さっきのことをまた思い出して、恥ずかしくなる私。
今、顔真っ赤じゃないかな・・・。
「まじ、ビビッた・・・」
「ほんと、ごめんね~」
優に謝った私は、一瞬、佐藤優太の方をチラッと見た。
チラッと見ただけなのに、視線がぶつかってしまった。
「俺、おまえのこと諦めないから」
視線がぶつかった瞬間に言われた言葉。目を見ていたからわかる。多分・・・本気。
なんで、ここまで私なの?今日会ったばっかだし・・・。

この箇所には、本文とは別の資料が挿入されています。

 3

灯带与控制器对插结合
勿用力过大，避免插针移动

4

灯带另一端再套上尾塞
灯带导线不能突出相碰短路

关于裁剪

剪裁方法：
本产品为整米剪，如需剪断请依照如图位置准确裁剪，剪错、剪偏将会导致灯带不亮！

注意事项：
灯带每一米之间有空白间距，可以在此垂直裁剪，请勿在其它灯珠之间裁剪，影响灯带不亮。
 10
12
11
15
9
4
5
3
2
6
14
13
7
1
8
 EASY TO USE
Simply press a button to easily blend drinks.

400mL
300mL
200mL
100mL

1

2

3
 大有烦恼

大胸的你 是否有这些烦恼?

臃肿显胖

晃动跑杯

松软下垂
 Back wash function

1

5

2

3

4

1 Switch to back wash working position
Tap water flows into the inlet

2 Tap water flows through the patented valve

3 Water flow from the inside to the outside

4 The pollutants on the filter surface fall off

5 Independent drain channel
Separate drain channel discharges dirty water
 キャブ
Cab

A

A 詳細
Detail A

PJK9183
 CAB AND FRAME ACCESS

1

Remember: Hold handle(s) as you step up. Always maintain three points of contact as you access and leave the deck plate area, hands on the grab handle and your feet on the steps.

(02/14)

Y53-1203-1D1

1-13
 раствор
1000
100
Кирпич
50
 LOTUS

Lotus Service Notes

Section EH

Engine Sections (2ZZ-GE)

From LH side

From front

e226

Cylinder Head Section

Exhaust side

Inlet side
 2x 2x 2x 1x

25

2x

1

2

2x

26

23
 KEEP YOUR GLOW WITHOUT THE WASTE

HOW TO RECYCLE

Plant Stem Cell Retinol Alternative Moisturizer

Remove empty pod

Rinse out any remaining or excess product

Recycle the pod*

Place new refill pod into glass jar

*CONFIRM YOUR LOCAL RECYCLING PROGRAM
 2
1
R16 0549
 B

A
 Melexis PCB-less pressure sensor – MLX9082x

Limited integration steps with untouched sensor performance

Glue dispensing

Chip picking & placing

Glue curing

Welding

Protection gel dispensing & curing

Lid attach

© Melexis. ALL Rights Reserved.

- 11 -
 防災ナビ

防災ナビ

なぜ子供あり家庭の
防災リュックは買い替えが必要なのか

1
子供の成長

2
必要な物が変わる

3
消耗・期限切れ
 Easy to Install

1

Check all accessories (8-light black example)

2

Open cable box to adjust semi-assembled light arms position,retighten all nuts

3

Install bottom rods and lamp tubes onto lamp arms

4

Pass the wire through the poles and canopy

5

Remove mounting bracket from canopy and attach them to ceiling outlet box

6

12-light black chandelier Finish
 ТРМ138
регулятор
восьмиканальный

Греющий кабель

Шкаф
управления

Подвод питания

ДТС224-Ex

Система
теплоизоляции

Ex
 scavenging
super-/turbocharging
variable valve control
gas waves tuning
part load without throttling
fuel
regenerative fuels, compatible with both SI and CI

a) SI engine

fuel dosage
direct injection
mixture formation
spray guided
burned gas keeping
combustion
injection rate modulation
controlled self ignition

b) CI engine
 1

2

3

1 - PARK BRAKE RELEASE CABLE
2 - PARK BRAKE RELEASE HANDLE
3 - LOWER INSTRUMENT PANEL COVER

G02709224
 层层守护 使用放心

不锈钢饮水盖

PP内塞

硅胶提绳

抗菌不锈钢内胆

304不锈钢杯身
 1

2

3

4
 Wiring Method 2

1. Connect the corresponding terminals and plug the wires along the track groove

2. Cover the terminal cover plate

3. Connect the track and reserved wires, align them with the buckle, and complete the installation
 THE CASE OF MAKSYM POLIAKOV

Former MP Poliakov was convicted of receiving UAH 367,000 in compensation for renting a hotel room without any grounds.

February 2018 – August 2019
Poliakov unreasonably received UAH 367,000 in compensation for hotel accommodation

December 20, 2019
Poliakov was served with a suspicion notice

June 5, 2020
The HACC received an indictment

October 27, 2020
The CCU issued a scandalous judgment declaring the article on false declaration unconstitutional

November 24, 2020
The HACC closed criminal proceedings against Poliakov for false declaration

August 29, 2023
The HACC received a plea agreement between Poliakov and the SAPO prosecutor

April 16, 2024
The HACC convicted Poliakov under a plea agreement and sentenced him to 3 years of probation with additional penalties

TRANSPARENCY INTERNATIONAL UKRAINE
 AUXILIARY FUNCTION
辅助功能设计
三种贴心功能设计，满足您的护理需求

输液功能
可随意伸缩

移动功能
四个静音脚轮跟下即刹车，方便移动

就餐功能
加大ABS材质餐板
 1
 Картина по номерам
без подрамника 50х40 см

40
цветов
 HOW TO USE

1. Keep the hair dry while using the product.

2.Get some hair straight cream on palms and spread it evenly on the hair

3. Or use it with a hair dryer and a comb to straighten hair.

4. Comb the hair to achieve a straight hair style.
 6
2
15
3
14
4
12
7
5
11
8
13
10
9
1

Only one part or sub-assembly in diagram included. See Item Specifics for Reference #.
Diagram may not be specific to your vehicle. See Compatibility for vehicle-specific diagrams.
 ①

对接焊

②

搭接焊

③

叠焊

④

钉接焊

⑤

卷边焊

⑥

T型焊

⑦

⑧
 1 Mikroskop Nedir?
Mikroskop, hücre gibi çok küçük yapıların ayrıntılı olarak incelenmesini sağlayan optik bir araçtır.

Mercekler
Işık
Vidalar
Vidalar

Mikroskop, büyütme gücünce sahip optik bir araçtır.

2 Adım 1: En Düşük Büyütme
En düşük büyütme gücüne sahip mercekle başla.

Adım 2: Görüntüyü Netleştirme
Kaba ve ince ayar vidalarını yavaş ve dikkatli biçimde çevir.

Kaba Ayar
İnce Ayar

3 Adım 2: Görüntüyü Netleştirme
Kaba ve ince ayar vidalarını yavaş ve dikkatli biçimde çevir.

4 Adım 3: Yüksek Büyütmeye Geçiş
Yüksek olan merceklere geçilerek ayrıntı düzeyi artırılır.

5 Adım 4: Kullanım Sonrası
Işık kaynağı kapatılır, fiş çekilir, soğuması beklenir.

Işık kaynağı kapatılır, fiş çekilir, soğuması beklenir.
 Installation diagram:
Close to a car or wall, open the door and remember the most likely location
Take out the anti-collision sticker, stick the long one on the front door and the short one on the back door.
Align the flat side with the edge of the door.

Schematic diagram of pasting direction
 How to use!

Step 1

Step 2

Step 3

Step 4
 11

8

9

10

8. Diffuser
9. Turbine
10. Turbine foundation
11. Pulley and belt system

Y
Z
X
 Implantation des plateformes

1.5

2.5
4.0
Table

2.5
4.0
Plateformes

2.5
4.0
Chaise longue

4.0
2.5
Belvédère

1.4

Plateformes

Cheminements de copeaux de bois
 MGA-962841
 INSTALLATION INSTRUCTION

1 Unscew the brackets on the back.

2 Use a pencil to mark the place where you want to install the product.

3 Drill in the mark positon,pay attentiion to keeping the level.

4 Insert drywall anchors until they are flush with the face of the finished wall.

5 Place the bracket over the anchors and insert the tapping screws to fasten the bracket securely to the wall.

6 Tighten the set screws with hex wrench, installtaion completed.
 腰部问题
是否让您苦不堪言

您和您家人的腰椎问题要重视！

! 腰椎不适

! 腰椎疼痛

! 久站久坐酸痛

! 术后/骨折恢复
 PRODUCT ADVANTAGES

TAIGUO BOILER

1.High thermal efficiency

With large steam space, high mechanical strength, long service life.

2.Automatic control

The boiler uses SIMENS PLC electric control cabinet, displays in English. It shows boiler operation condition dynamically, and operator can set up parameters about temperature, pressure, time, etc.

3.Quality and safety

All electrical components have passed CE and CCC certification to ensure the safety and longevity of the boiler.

意味わかんない。
「んま・・・おまえが振り向いてくれるまで俺頑張るから!」
そう言ってはにかんで見せたアイツの笑顔は・・・すごい可愛くて。
一瞬、ドキッとした自分がいた。
「なんで・・・なんであたしなの?」
疑問に思っていたことを正直にぶつける。
「ん?好きに理由なんて必要かな?」
「だって・・・今日会ったばっかだし・・・」
「会った日とか一緒に過ごした時間とか関係ある?」
質問するたびに、反論されて、結局口で負けた私。
「絶対、おまえのこと振り向かせてやる!!」
そう、アイツが宣言した途端・・・
キーンコーンカーンコーン...。
「あ!チャイム・・・」
ちょうど、チャイムが鳴った。
チャイムが鳴ると同時に佐藤優太は「じゃあな!咲希★」そう言い残して去って行った。